• SOLICITUD DADA:
Selecciona todas las líneas que contengan la palabra "options".

• Registros de razonamiento basado en escenas:
_ _ _
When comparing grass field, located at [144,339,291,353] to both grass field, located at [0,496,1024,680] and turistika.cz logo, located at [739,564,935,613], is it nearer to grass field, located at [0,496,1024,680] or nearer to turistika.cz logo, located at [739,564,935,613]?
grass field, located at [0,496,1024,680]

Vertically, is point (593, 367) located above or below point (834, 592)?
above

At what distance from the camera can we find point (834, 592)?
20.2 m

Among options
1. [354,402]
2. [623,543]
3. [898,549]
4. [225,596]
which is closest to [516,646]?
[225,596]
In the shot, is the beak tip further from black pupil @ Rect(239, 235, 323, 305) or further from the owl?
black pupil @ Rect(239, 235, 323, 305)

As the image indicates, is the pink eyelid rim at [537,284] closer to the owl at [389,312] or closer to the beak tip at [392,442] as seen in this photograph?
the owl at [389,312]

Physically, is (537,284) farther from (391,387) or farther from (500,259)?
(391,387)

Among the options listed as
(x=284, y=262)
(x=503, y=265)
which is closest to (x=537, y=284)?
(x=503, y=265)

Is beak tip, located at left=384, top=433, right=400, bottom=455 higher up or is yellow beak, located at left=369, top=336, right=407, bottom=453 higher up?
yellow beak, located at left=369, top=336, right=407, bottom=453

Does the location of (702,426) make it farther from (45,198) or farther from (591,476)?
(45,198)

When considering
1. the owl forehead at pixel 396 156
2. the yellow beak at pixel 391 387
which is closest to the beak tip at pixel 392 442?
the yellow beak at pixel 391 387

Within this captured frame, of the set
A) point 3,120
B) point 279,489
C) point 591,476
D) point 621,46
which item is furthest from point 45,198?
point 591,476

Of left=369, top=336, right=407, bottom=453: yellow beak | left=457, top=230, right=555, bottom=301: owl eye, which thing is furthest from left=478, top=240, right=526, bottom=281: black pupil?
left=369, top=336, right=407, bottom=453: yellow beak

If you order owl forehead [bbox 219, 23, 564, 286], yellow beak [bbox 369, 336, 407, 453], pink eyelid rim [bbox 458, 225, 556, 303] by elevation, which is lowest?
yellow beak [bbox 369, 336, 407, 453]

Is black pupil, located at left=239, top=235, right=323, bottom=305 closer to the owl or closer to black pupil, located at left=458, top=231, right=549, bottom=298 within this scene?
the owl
_ _ _
• RESULTADO:
Among options
Among the options listed as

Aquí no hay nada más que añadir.